Your baby weighs about 1.1kg after seven months: an increase of 10 times in 11 weeks! Her length is 39cm.
Your body
You should have gained between 7.7-10.9kg by now. If you’ve put on much more than that, making a few adjustments to your diet now could make it easier to lose excess weight after the birth. Cutting out empty calories: chocolate, cakes, biscuits anything sweet with little nourishment and substituting fresh fruit and vegetables when you fancy a snack will help a lot. But don’t, whatever you do, stop eating a healthy, balanced diet.
Cramping your style
Suffering from leg cramps? This painful pregnancy glitch is caused by the extra weight you’re carrying, and the pressure of the uterus on the nerves leading to your weary legs. A lack of calcium and too much phosphorus (found in soft drinks, snack foods and processed meat) also contributes to the problem. Reduce your risk of leg cramps by eating more calcium-rich foods, such as milk, cheese, canned salmon, sardines or mackerel (eat the bones too) and broccoli.
Your baby
Your baby weighs about 1.1 kilograms, her crown to rump length is about 25cm and her total length is 39cm.

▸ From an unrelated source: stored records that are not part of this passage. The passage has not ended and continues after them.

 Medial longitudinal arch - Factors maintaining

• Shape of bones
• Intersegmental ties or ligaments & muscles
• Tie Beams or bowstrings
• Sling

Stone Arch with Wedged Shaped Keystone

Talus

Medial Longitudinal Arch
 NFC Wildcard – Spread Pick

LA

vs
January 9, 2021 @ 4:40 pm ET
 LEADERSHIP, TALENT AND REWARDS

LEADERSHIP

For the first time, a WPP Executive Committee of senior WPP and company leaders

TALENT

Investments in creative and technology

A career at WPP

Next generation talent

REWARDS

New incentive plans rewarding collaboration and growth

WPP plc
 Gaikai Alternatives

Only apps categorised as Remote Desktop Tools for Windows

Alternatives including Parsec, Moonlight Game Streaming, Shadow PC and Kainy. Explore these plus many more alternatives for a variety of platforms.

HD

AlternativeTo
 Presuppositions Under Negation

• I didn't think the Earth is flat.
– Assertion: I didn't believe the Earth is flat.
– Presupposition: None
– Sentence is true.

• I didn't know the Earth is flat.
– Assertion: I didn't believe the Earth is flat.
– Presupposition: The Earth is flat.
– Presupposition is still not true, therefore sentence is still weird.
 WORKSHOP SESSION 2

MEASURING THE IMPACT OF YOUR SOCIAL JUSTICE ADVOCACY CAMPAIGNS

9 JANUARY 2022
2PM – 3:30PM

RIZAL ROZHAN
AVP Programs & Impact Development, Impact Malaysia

If your baby were born now, although her lungs are still immature, with the help of a ventilator (a machine that aids breathing) and other technology, she would have a good chance of survival.
Feed me, feed me now!
From now until your baby is born, her nutrient demands surge, so you need to eat around 840 extra kilojoules a day to ensure she gets the nourishment she needs.
Recent research also shows that eating oily fish (such as sardines, mackerel, salmon), which contain omega-3 fatty acids, can boost your growing baby’s brain development and may even influence her future IQ. Getting enough of these fish oils is particularly important now. Try to eat two portions of oily fish a week, but if you’re not keen on the taste, take a fish oil supplement designed for pregnancy instead.
Brain power
There’s a lot of action this week in your baby’s brain, which increases in size and forms grooves and indentations called gyri and sulci on the surface.